# Forum Home Renovation Home Theatres  Sound proofing for Theatres.

## Rod Dyson

Hi,
I you need to sound proof a room like a theatre etc. you may be interested in comparing the acoustic peformance of various plasterboard types, see the cost vs benefit.  
We have added a new page in the tips section of our website to assist people choose a sound sytem that is cost effective.   
Cheers Rod Dyson

----------


## sco

Anyone doing a DIY home theatre should spend some time reading the Room Construction forum at "www.avsforum.com". Lots of handy tips on building a screen in the Screen forum there too. Built mine for $70 in an afternoon  :Smilie:   
For sound proofing I used 16mm firecheck + 10mm standard board on all walls and ceiling with insulation between the studs to reduce reverberation. Density is your friend when it comes to stopping sound and that firecheck weights a ton.  
Not perfect but the best I could do given I didn't have the room for acoustic isolation using 2 stud walls. I can watch a movie at normal volumes and not be heard upstairs in an old Queenslander, which doesn't stop sound very well. If I turn the wick up it can be heard (especially the bass) but not enough to upset the neighbours. So that was mission accomplshed. 
Cheers 
sco  *Edited Post :*  Removed cross-forum link

----------


## Rod Dyson

You are right there, Density is your friend and his mates are Isolation and absorbtion.  You have the absorbtion in the insulation, isolation is preventing sound trasmission through direct contact of lining material. 
Building a second frame is one method, of isolation, or using isolation clips and 16mm furring channel.  
If you are looking at reducing sound in a gerneral sense use plasterboard that has the best density, check not only the price of the materials but the weight per m2.  The heavier the board the better the acoustic performance.   
Cheers Rod Dyson

----------


## Ecobuild

Hey guys, 
we use the Durra panels as ou first layer, due to the density of the product. Awesome oise insulation and 100% eco friendly. It's just compressed straw. The panels are 50mm thick and solid. In fact they are s solid you don't need a frame if under 2700mm high.

__DATA EXTRACT__
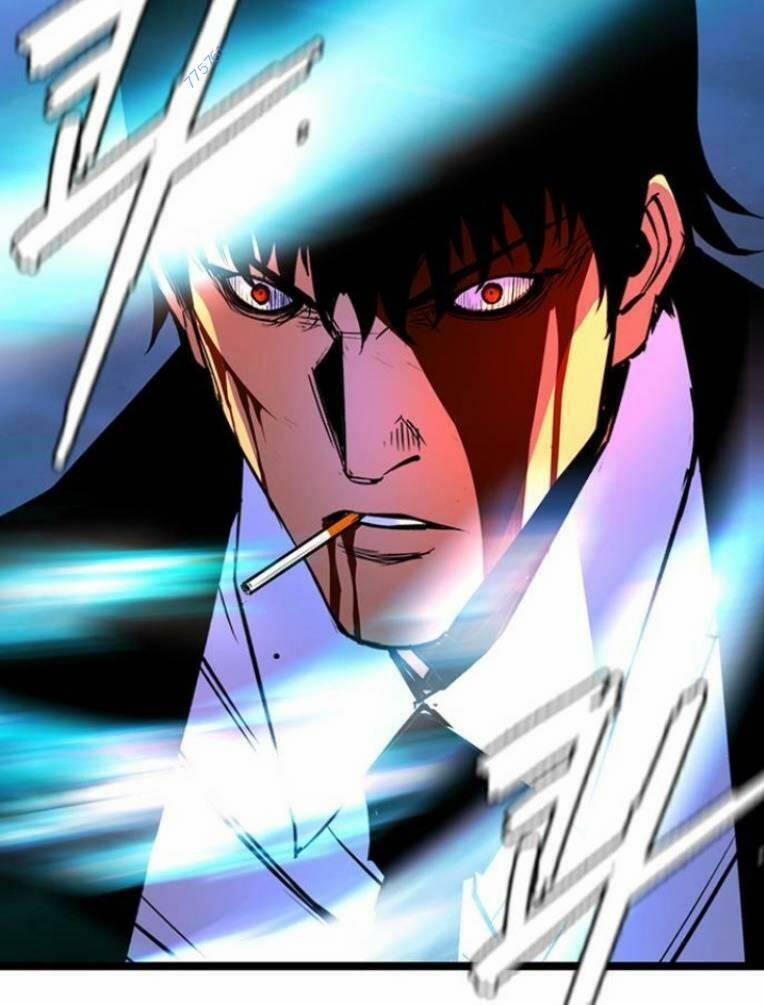 Phòng Gym Hanlim 126 trang 158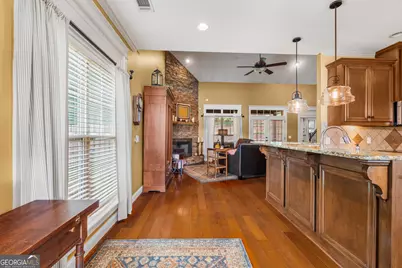 1033 Red Maple Way, Columbus, GA 31904 - Photo 3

__WHAT YOU WILL DO__
1. Translate this sentence from the soundproofing thread into Spanish: "The heavier the board the better the acoustic performance."
2. Write the next part of the soundproofing thread, picking up after its final sentence.
The material above stands apart from the soundproofing thread.

__EXERCISE RESULTS__
1. Cuanto más pesada es la placa, mejor es el rendimiento acústico.

2.
For added acoustic control we the install Gyprock EC08 impact board. Similar to the fyrecheck board, but better acoustics, and approved by GECA. Both of these products ae also listed on the ecosupplier website. 
We use the same system for our recordng studios, except we build a double layered wall. 
At the end of service life the Durra panels can be chopped up and used for mulch  :brava:

----------


## Ted White

Mass is really the key, so whatever is heavier after all layers are added. Hopefully the mass is decoupled from the framing and damped.

----------


## ndaki

how about windows and the type / thickness of panes?

----------


## Ted White

You're referring to laminated glass? Thicker = more massive = better. The lamination helps damp vibration, however having the glass panels of dis-similar thickness is still a good idea.

----------


## GraemeCook

> how about windows and the type / thickness of panes?

  Double glazing or secondary glazing is best, by far. For accoustic insulation the greater the distance between the panes the better. 
Cheers 
Graeme

----------


## Elill

Gees Ted, you get around  :Smilie:  nice to see you popping into an Aussie forum! 
I suggest you look at Ted's excellent website on the topic soundproofingcompany.com 
Go the the articles section

----------


## Ted White

Hello Elill!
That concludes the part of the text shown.